While the capital could be in line for an influx of jobs from the potential relocations; real estate agency Savills has warned that the influx of high earning employees could put significant pressure on the rental market.

It is believed the EMA alone will bring 900 staff to Dublin should it relocate to the city.

John McCartney, director of research at Savills said the new arrivals are certain to have a knock on effect.

"The reality is that they might out-compete some of the incumbents and find that there is no problem, they can get rental accommodation in Dublin; they can afford to pay for it because they are in well-paid jobs," he said.

"I think the bigger problem is, who is going to be displaced?

"If you can't afford to compete with these people coming in, where do you go?"

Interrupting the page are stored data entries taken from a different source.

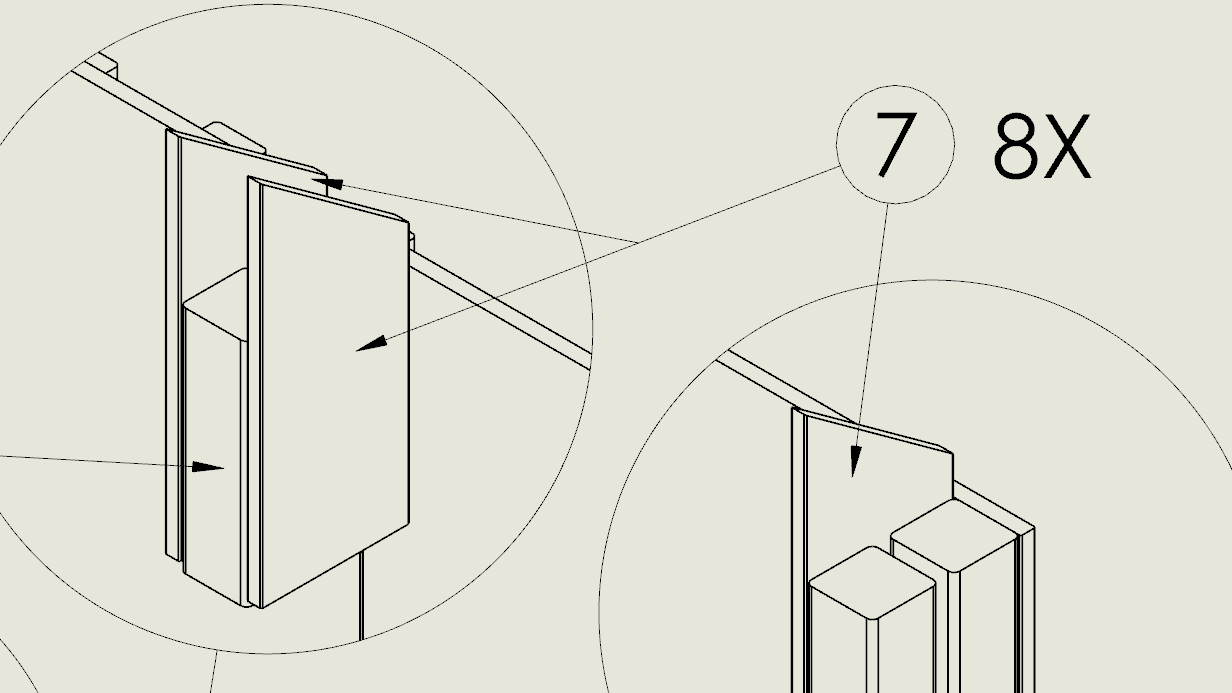 7 8X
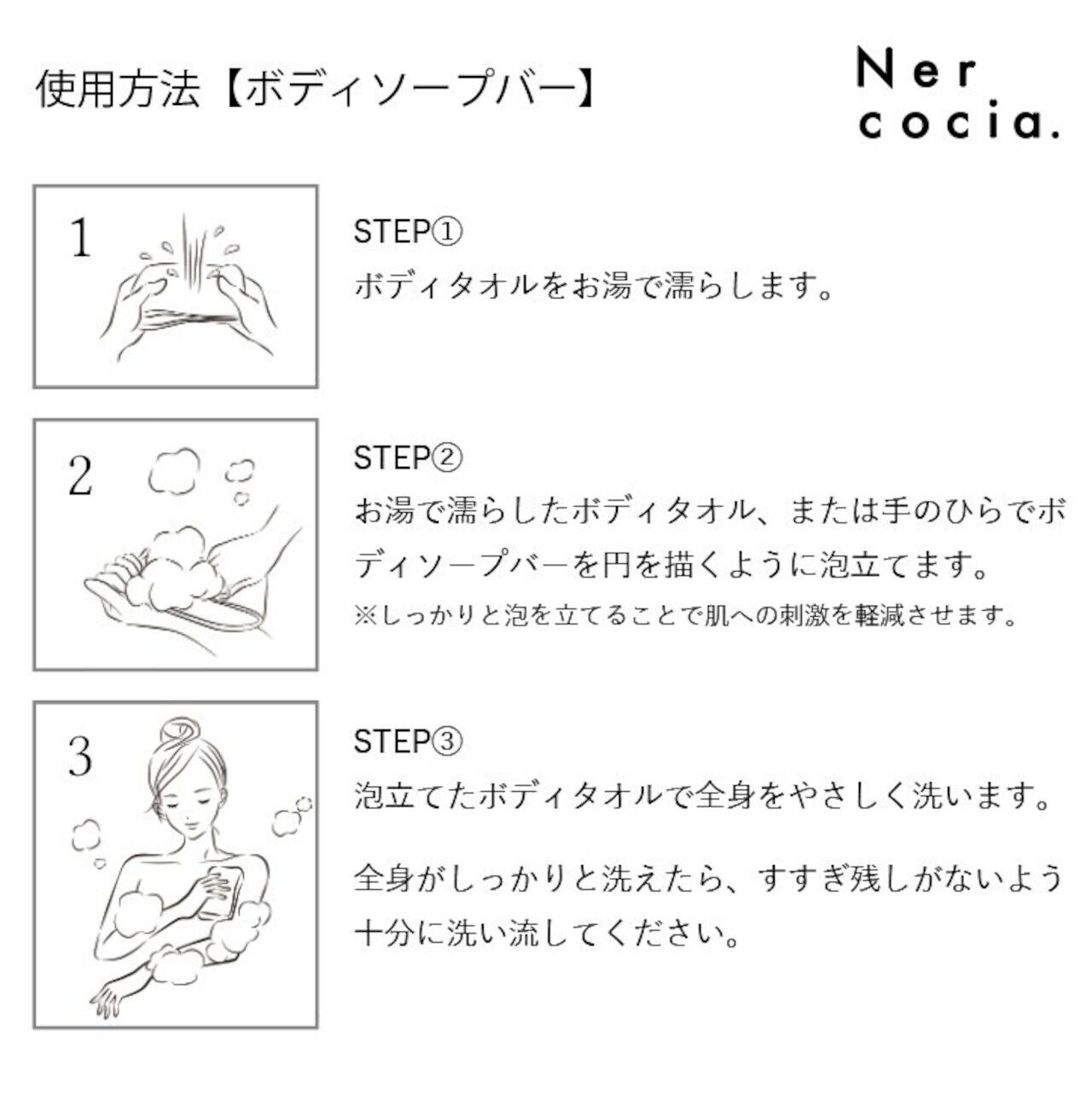 使用方法【ボディソープバー】

Ner cocia.

1

STEP①
ボディタオルをお湯で濡らします。

2

STEP②
お湯で濡らしたボディタオル、または手のひらでボディソープバーを円を描くように泡立てます。
※しっかりと泡を立てることで肌への刺激を軽減させます。

3

STEP③
泡立てたボディタオルで全身をやさしく洗います。

全身がしっかりと洗えたら、すすぎ残しがないよう十分に洗い流してください。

He said it will take at least four or five years of development before housing numbers reach an adequate level in Ireland - adding that the shortage could affect the country's ability to attract European business.

"If you look on for example today, as we speak, there are currently fewer than 1100 housing units available to rent in Dublin," he said.

"So, in terms of the available stock, again just making the very crude assumption that they all come over together, at the same time, that would make a huge dent in the available stock."

The EMA is responsible for the scientific evaluation, supervision and safety monitoring of medicines in the EU.

The EBA meanwhile, works to ensure effective and consistent regulation and supervision across the European banking sector.

The 27 member states will vote on the future locations of both agencies in November this year.